I recently listened to an interview with strategy professor Rita McGrath on AI, and one idea stood out above all others: organizations may be focusing too much on AI itself and too little on how AI changes the way work is organized.
McGrath compared today’s AI boom to the arrival of electricity. Early factories simply replaced steam engines with electric motors while keeping the same structure. It took decades before managers realized electricity enabled entirely new ways of organizing work. Her argument is that we are making a similar mistake with AI.
This resonated strongly with the research I conducted for my master’s thesis on human-AI collaboration. Many of my interviewees used AI to improve existing tasks, like summarizing reports, drafting documents, and organizing information.
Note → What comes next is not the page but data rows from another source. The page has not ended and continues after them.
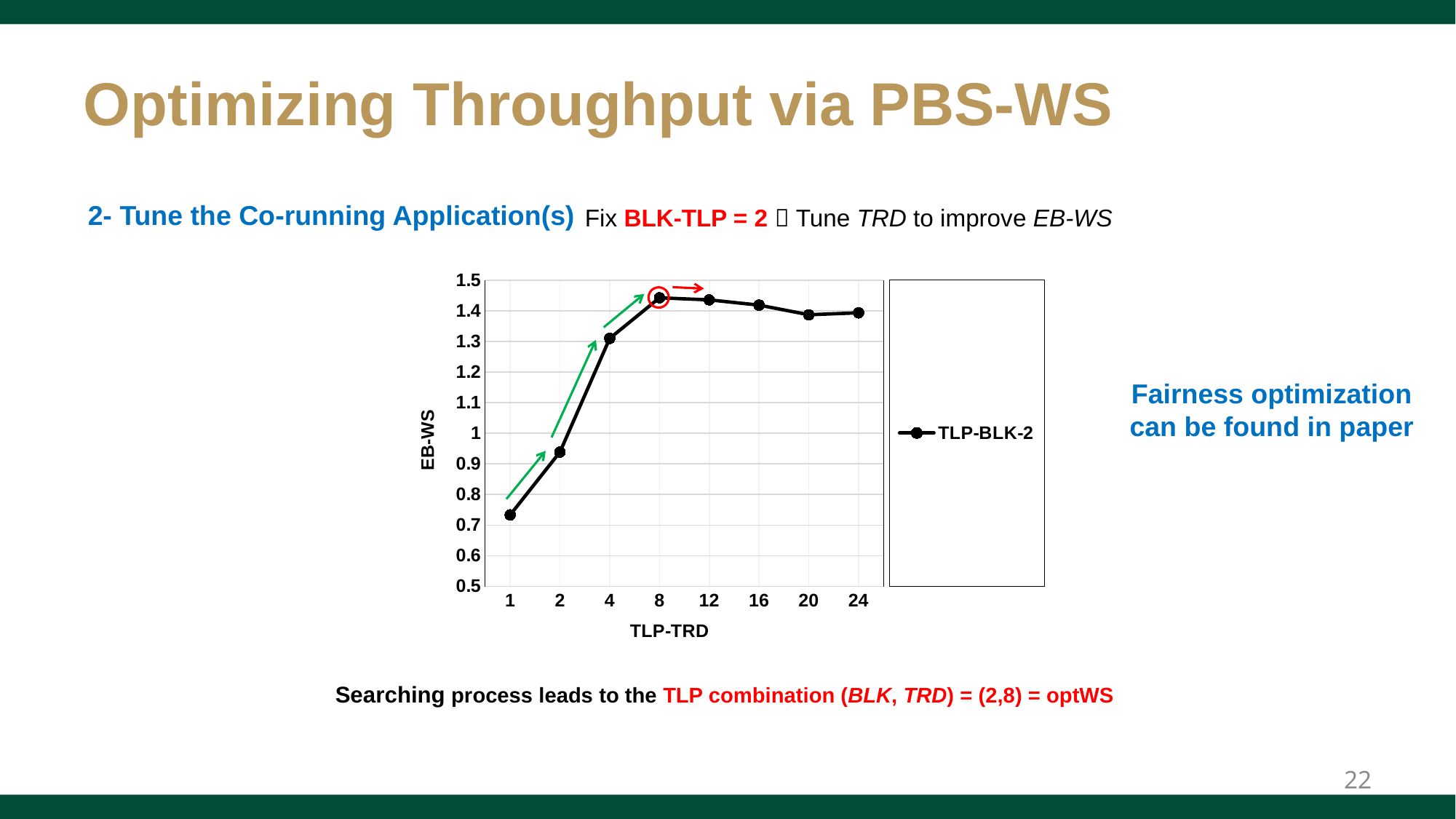
What kind of chart is shown on the slide? line chart Is the EB-WS value for TLP-TRD = 2 greater or less than 1? less Does EB-WS rise or fall as TLP-TRD increases from 1 to 8? rise Which TLP-TRD value has the lowest EB-WS? 1 How many series does the legend list? 1 How many TLP-TRD values are plotted on the x axis? 8 Is the EB-WS value for TLP-TRD = 1 greater or less than 0.8? less Is the EB-WS value for TLP-TRD = 4 greater or less than 1.2? greater What is the name of the series in the legend? TLP-BLK-2 What is the label of the y axis? EB-WS Which has a higher EB-WS value, TLP-TRD = 2 or TLP-TRD = 4? TLP-TRD = 4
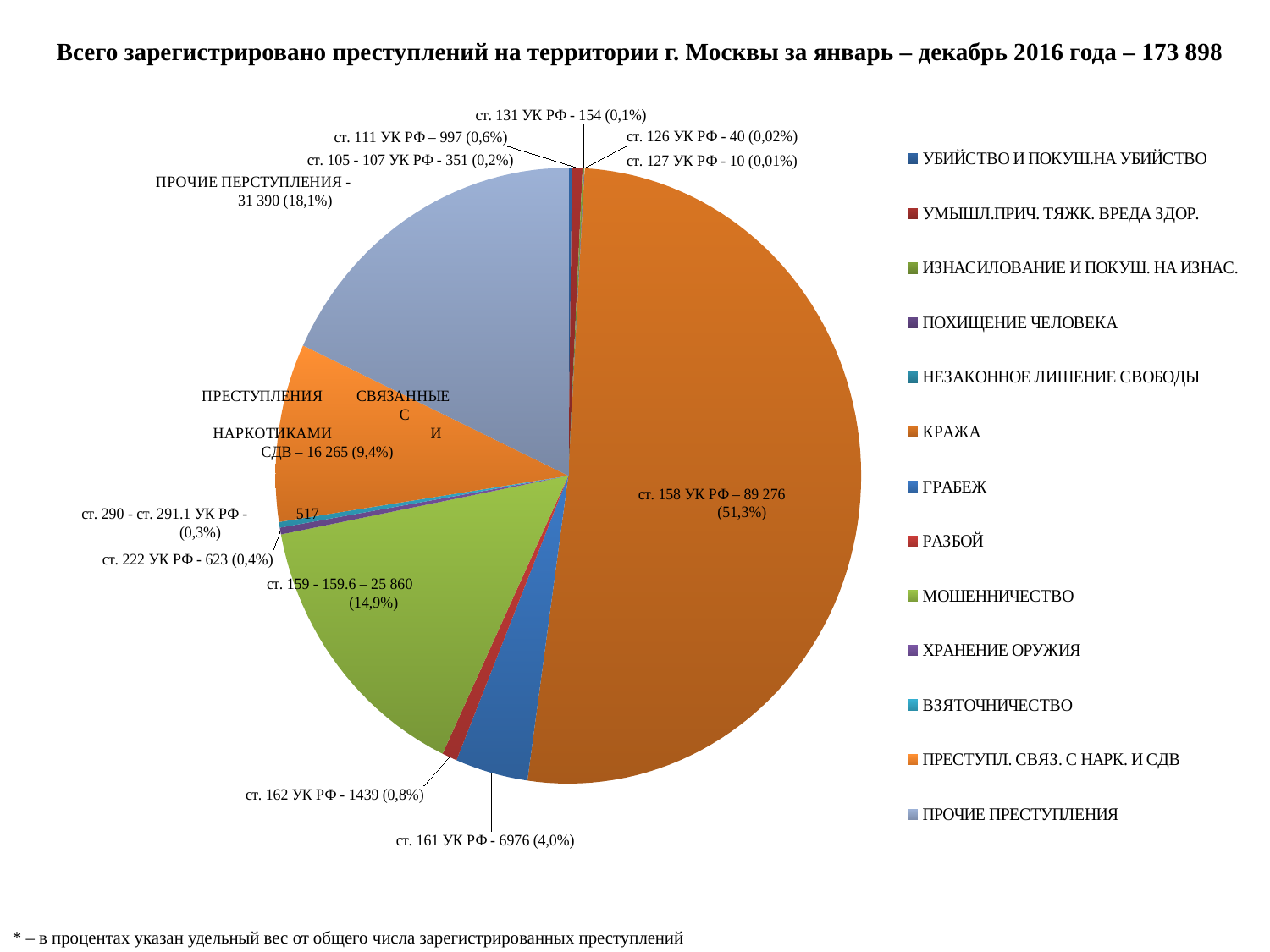
How many crimes are labelled for ст. 159 - 159.6 УК РФ? 25 860 Which category has the largest slice of the pie? ст. 158 УК РФ (КРАЖА) How many crimes are labelled for ст. 158 УК РФ? 89 276 How many categories does the legend of the pie chart list? 13 Which is larger, the value for ст. 161 УК РФ or for ст. 162 УК РФ? ст. 161 УК РФ What kind of chart is shown on the slide? pie chart What is the difference between the values for ст. 111 УК РФ and ст. 105 - 107 УК РФ? 646 What share of the pie does the ст. 158 УК РФ slice represent? 51,3% What is the total number of registered crimes stated in the chart title? 173 898 What is the difference between the values for ст. 158 УК РФ and ст. 159 - 159.6 УК РФ? 63 416 Which category has the smallest labelled value on the pie chart? ст. 127 УК РФ - 10 What share of the pie is labelled for ПРОЧИЕ ПРЕСТУПЛЕНИЯ? 18,1%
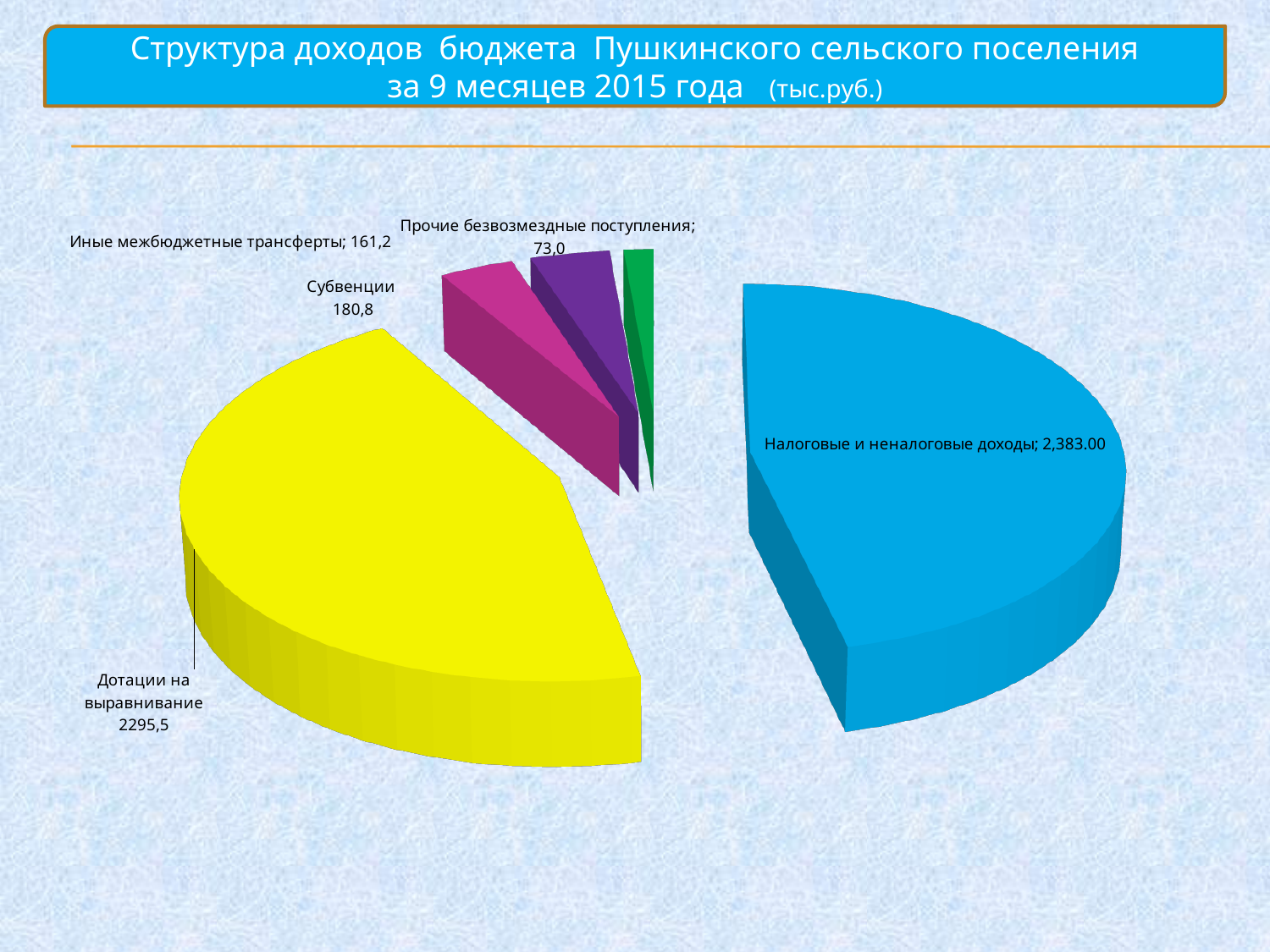
What kind of chart is shown on the slide? Pie chart What is the difference between Субвенции and Иные межбюджетные трансферты? 19,6 Which is larger, Субвенции or Прочие безвозмездные поступления? Субвенции What is the value for Дотации на выравнивание? 2295,5 What is the value for Иные межбюджетные трансферты? 161,2 Which category has the largest value? Налоговые и неналоговые доходы Which category has the smallest value? Прочие безвозмездные поступления How many categories are shown in the chart? 5 What is the value for Субвенции? 180,8 What is the value for Прочие безвозмездные поступления? 73,0 Which category is shown in yellow? Дотации на выравнивание What is the value for Налоговые и неналоговые доходы? 2,383.00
While this was valuable, these applications are largely incremental. The more interesting question is whether AI will fundamentally change how organizations innovate, make decisions, and collaborate.
Another insight that aligned with my research was McGrath’s warning against measuring AI adoption. Organizations should not reward employees for using AI; they should reward outcomes. The best AI users in my study were not focused on using AI more often. They were focused on creating better results.
I think that one of the most important takeaways is that leaders must think less like controllers and more like architects. AI implementation is rarely a technology problem. It is a people problem involving trust, responsibility, motivation, and organizational design.
We are still in the early chapters of the AI story. The organizations that benefit most may not be those that adopt AI the fastest, but those that rethink how work itself is structured.